Copy every one of the following records word for word, leaving out the pictures.

── Data for this task

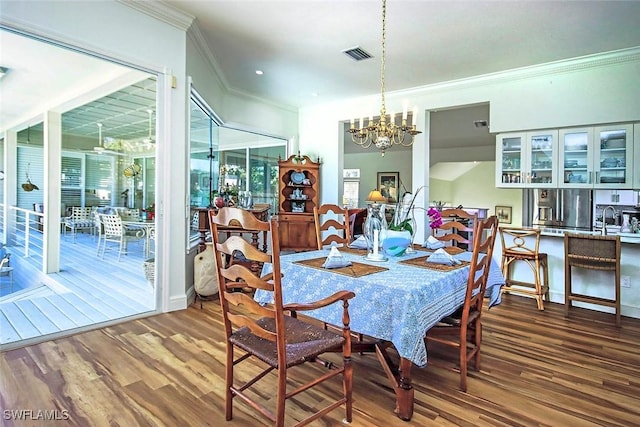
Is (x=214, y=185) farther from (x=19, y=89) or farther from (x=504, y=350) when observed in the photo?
(x=504, y=350)

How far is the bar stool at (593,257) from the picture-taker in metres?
3.32

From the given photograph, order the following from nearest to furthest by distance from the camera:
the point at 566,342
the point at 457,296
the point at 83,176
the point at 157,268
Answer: the point at 457,296, the point at 566,342, the point at 157,268, the point at 83,176

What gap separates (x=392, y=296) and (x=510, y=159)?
3793 millimetres

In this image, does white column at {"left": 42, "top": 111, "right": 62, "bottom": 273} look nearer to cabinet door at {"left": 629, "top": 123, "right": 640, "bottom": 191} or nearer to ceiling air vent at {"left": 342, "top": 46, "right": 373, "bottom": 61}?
ceiling air vent at {"left": 342, "top": 46, "right": 373, "bottom": 61}

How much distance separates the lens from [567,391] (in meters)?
2.14

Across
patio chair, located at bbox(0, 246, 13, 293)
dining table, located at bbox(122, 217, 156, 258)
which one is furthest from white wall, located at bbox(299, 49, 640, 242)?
patio chair, located at bbox(0, 246, 13, 293)

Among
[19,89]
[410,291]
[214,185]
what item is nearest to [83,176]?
[19,89]

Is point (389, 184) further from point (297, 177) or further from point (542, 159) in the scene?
point (542, 159)

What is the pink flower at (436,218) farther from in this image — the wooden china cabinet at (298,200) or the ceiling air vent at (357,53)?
the wooden china cabinet at (298,200)

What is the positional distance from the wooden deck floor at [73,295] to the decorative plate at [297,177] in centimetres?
277

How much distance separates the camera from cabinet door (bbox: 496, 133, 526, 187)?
4477 millimetres

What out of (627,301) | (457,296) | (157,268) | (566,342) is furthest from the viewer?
(627,301)

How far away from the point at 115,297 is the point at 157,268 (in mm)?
946

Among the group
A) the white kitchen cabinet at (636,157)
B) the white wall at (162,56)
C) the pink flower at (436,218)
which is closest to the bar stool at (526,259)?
the white kitchen cabinet at (636,157)
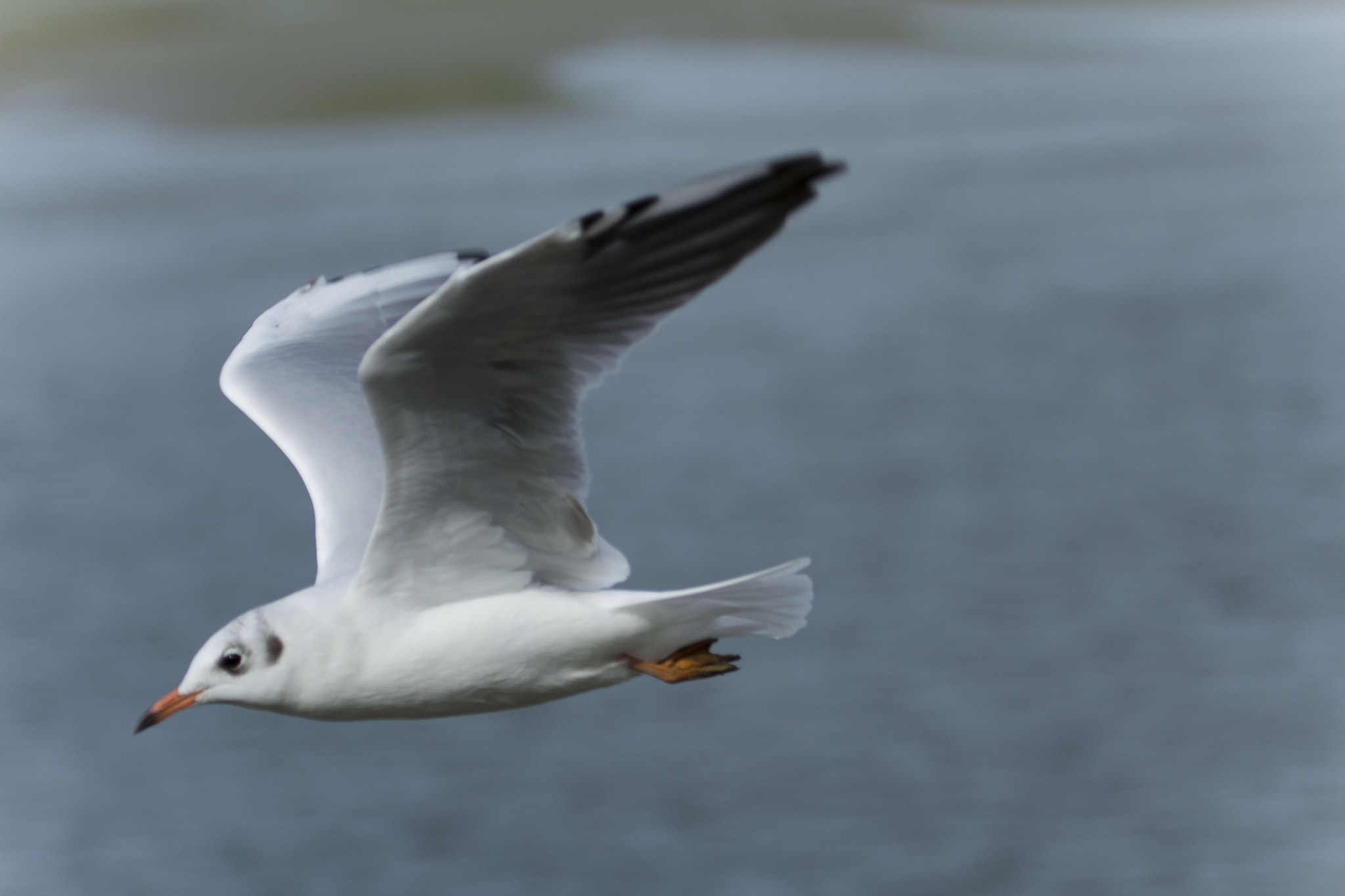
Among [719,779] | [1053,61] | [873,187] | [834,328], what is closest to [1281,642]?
[719,779]

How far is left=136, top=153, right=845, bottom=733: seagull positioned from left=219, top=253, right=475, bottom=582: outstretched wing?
0.54ft

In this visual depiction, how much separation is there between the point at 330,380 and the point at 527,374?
1.15m

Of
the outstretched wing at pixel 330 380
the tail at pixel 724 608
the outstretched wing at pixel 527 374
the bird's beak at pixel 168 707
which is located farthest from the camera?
the outstretched wing at pixel 330 380

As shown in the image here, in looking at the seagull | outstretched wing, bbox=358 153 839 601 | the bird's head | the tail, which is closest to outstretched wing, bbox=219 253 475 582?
the seagull

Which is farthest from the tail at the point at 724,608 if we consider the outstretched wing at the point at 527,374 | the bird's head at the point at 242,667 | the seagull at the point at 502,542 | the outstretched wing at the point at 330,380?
the outstretched wing at the point at 330,380

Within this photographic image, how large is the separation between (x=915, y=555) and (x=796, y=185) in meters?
7.46

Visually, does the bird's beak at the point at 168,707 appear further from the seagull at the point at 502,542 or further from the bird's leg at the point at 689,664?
the bird's leg at the point at 689,664

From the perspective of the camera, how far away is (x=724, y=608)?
133 inches

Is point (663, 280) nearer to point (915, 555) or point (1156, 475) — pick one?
point (915, 555)

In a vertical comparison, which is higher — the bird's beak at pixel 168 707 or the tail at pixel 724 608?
the tail at pixel 724 608

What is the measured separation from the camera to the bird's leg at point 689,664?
331 cm

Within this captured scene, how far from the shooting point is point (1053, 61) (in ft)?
84.9

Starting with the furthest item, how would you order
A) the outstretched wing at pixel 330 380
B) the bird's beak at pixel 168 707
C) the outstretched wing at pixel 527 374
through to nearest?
the outstretched wing at pixel 330 380
the bird's beak at pixel 168 707
the outstretched wing at pixel 527 374

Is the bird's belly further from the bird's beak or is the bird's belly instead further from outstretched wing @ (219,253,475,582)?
outstretched wing @ (219,253,475,582)
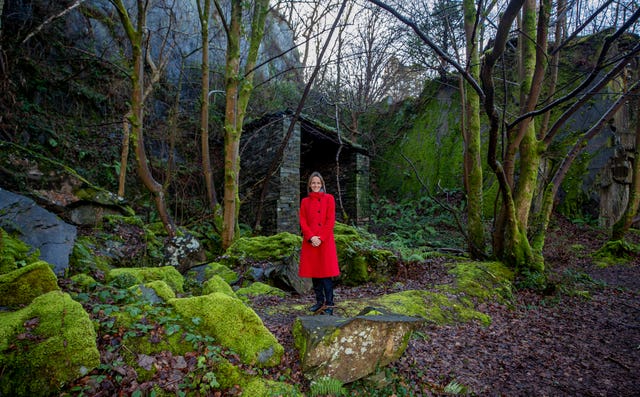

────

Solution ->
Is (x=214, y=185) farther from (x=19, y=89) or farther from (x=504, y=350) when observed in the photo?
(x=504, y=350)

How far is the bar stool at (593,257) from the picture-taker in metres?
3.32

From the given photograph, order the following from nearest to furthest by distance from the camera:
the point at 566,342
the point at 457,296
the point at 83,176
the point at 157,268
Answer: the point at 457,296, the point at 566,342, the point at 157,268, the point at 83,176

What gap separates (x=392, y=296) and (x=510, y=159)?
3793 millimetres

In this image, does white column at {"left": 42, "top": 111, "right": 62, "bottom": 273} look nearer to cabinet door at {"left": 629, "top": 123, "right": 640, "bottom": 191} or nearer to ceiling air vent at {"left": 342, "top": 46, "right": 373, "bottom": 61}?
ceiling air vent at {"left": 342, "top": 46, "right": 373, "bottom": 61}

How much distance separates the lens from [567,391] (in meters)?
2.14

Across
patio chair, located at bbox(0, 246, 13, 293)
dining table, located at bbox(122, 217, 156, 258)
which one is furthest from white wall, located at bbox(299, 49, 640, 242)?
patio chair, located at bbox(0, 246, 13, 293)

Among
[19,89]
[410,291]
[214,185]
what item is nearest to [83,176]?
[19,89]

Is point (389, 184) further from point (297, 177) or further from point (542, 159) in the scene?
point (542, 159)

What is the pink flower at (436,218) farther from in this image — the wooden china cabinet at (298,200) or the ceiling air vent at (357,53)?
the wooden china cabinet at (298,200)

What is the positional distance from the wooden deck floor at [73,295] to the decorative plate at [297,177] in centimetres?
277

How much distance separates the camera from cabinet door (bbox: 496, 133, 526, 187)?
4477 millimetres

What out of (627,301) | (457,296) | (157,268) | (566,342) is furthest from the viewer?
(627,301)

How far away from the point at 115,297 is the point at 157,268 (in mm)?
946

Among the group
A) the white kitchen cabinet at (636,157)
B) the white wall at (162,56)
C) the pink flower at (436,218)
which is closest to the bar stool at (526,259)?
the white kitchen cabinet at (636,157)
Among [719,779] | [1053,61] | [873,187] | [834,328], what is closest to [1281,642]?
[719,779]

How far is left=136, top=153, right=845, bottom=733: seagull positioned from left=219, top=253, right=475, bottom=582: outstretched wing?
0.54ft

In this visual depiction, how much separation is there between the point at 330,380 and the point at 527,374?
1.15m

Of
the outstretched wing at pixel 330 380
the tail at pixel 724 608
the outstretched wing at pixel 527 374
the bird's beak at pixel 168 707
which is located farthest from the camera?
the outstretched wing at pixel 330 380

As shown in the image here, in looking at the seagull | outstretched wing, bbox=358 153 839 601 | the bird's head | the tail, which is closest to outstretched wing, bbox=219 253 475 582?
the seagull

Which is farthest from the tail at the point at 724,608 if we consider the outstretched wing at the point at 527,374 | the bird's head at the point at 242,667 | the seagull at the point at 502,542 | the outstretched wing at the point at 330,380?
the outstretched wing at the point at 330,380

Within this photographic image, how large is the separation between (x=915, y=555) and (x=796, y=185) in meters?
7.46

Visually, does the bird's beak at the point at 168,707 appear further from the seagull at the point at 502,542 or further from the bird's leg at the point at 689,664?
the bird's leg at the point at 689,664

From the perspective of the camera, how far away is (x=724, y=608)?
133 inches

Is point (663, 280) nearer to point (915, 555) or point (1156, 475) — pick one?
point (915, 555)

In a vertical comparison, which is higher — the bird's beak at pixel 168 707 or the tail at pixel 724 608?
the tail at pixel 724 608

What is the measured separation from the camera to the bird's leg at point 689,664?
331 cm

Within this captured scene, how far from the shooting point is point (1053, 61) (in ft)?
84.9

Starting with the furthest item, how would you order
A) the outstretched wing at pixel 330 380
B) the bird's beak at pixel 168 707
C) the outstretched wing at pixel 527 374
through to nearest?
the outstretched wing at pixel 330 380
the bird's beak at pixel 168 707
the outstretched wing at pixel 527 374

Is the bird's belly further from the bird's beak or is the bird's belly instead further from outstretched wing @ (219,253,475,582)?
outstretched wing @ (219,253,475,582)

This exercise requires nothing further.